Le ministère de la Justice a également ordonné en août au Trésor de fournir des déclarations d'impôts de l'ex-président républicain réclamées par une commission de la Chambre des représentants, sur les six ans précédant son arrivée au pouvoir en 2017.


Mary Trump a révélé avoir été la principale source de l'enquête du New York Times, dans son livre paru en 2020 "Too Much and Never Enough: How My Family Created the World's Most Dangerous Man" ("Trop et jamais assez" dans la version française).


Son père, le frère aîné de M. Trump, Fred Trump Jr, est décédé en 1981 à l'âge de 42 ans d'une crise cardiaque que sa famille a liée à l'alcoolisme dont il souffrait depuis plus de dix ans, ayant mal vécu la pression familiale le poussant à travailler aux côtés de son père dans la promotion immobilière alors qu'il voulait devenir pilote.


La plainte de Donald Trump affirme que les journalistes du New York Times ont "poursuivi sans relâche sa nièce, Mary L. Trump, et l'ont convaincue de faire sortir les dossiers du cabinet de son avocat et les remettre au Times".


"J'ai frappé à la porte de Mary Trump.

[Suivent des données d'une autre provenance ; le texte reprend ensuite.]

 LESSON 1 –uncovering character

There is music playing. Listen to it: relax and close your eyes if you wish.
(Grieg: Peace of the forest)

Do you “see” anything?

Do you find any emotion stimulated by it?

Elle l'a ouverte. Je pense qu'on appelle ça du journalisme", a tweeté mercredi matin la journaliste Susan Craig.


La plainte estime que Mary Trump a violé un accord de non-divulgation signé en 2001 après le règlement de la succession du père de Donald Trump, Fred Trump Sr.


Mary Trump a qualifié son oncle de "perdant", dans un communiqué cité par NBC. "C'est l'affolement. Les murs se referment et il jette dessus tout ce qu'il pense pouvoir y rester collé", a-t-elle ajouté. "Comme toujours avec Donald, il va essayer et puis changer de sujet".